# Kids Lure making class



## Star1pup (Aug 3, 2004)

I've been asked to help kids here at the lake make a lure. I did this once with model airplanes and worried about razorblades and glue. I think I've decided to get the balsa crank bait kits from Netcraft since they are pre-drilled and just need assembled and painted. I think I'll let the parents add the hooks.
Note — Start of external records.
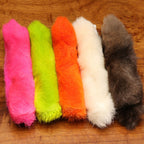 Set of colorful Hareline Para Feet on a wooden surface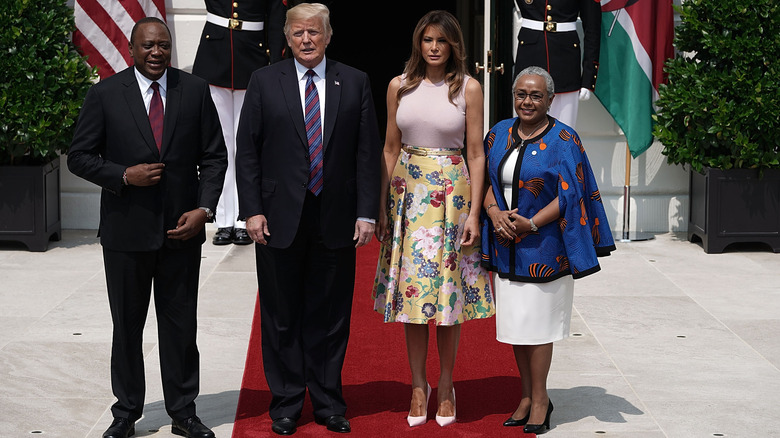 Melania Trump in a yellow floral skirt with Donald Trump and the president of Kenya and his wife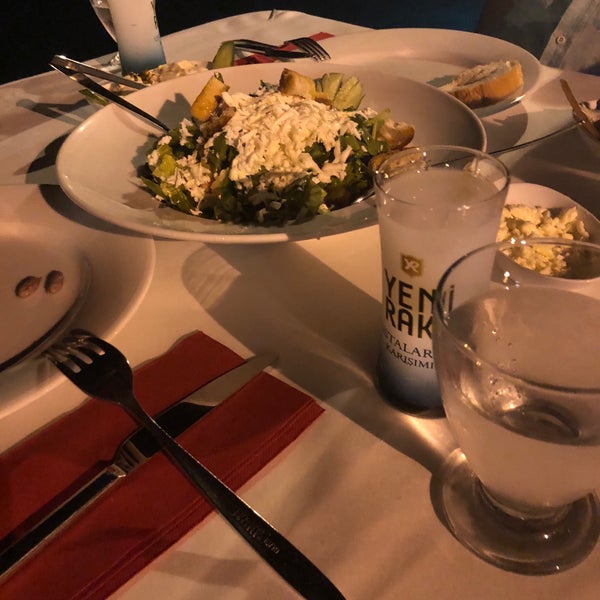 Photo taken at Tymnos Restaurant by Fatih A. on 7/15/2018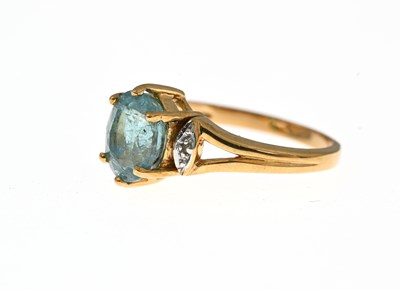 Lot 14 - An 18ct gold blue tourmaline and diamond dress ring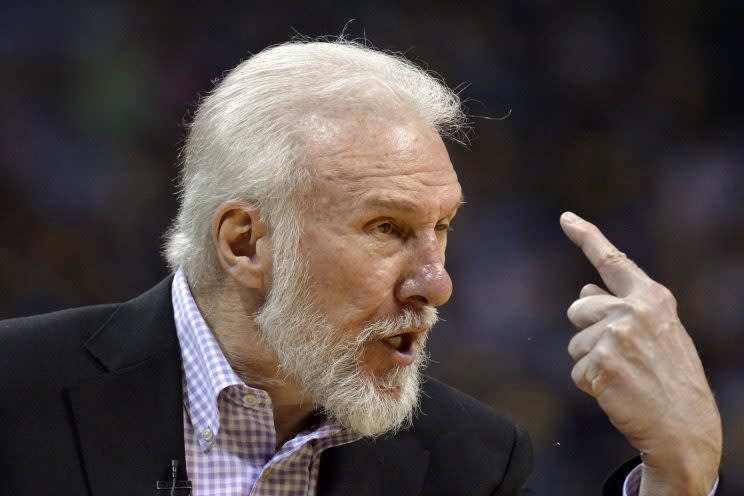 Gregg Popovich stares down another sideline reporter. (AP)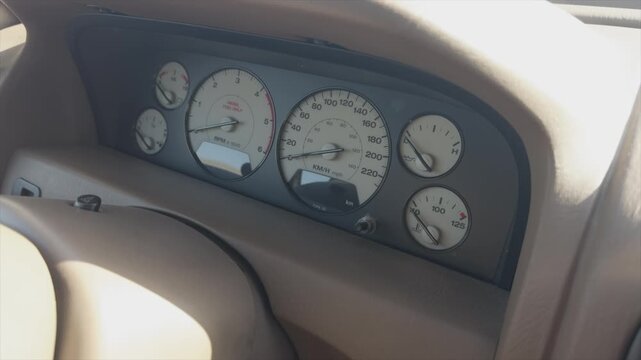 Closeup of car dashboard showing speedometer tachometer and gauges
Any comments or suggestions? I'll need a waterproof, but safe glue.


----------



## fishingful (Apr 5, 2004)

I run youth recreation programs for a living. I think your on the right track. I would get pre made baits and let them put the eyes and bill on then paint them. That will take longer to do than most kids have the attention span for. I would stay away from sharp items.


----------



## Star1pup (Aug 3, 2004)

Thanks fishingful. I did the model airplanes classes at my church for 5 years and it was very satisfying for me. But I did have a few scares when parents would send the kid to the class with super glue. Fortunately we had no injuries, but one hyperactive kid spilled glue and then model dope all over the church floor. You are right about the attention span. I had a couple who advanced to some serious model flying, but most just completed the first rubber powered FF. Still it was a ball when I saw the glow on their faces when their creation flew up high.


----------



## Terrydabassman (Feb 12, 2006)

I am 66 years old and I remember the first baits I made...or should say Fly Tying.
The clamps and supplies are cheap and nothing like catching some gills or trout on a fly ya tied yourself. Just a suggestion. ;-)


----------



## Star1pup (Aug 3, 2004)

Terrydabassman said:


> I am 66 years old and I remember the first baits I made...or should say Fly Tying.
> The clamps and supplies are cheap and nothing like catching some gills or trout on a fly ya tied yourself. Just a suggestion. ;-)


I made a few flies myself and now make mostly jigs. Flies and jigs are above these kids. One kid is just 4, but any kid younger than 8 must have an adult with him or her, and we already have a girl enrolled. BTW, you are a kid as I'm 77.


----------



## Star1pup (Aug 3, 2004)

Here's an update. I've decided to use 5 minute epoxy for the glue and I've built a couple of these kits myself to test it out. It worked fine. Right now I have some water base lure paint ordered that should be here tomorrow. I'll try it out before the class. I was afraid the vinyl paint or the plastic model paint might get the little urchins high on the fumes, and they can be enough trouble with out that problem.


----------



## fishingful (Apr 5, 2004)

Sounds like it's competing together. I hope you have enough people to help with the glue lol


----------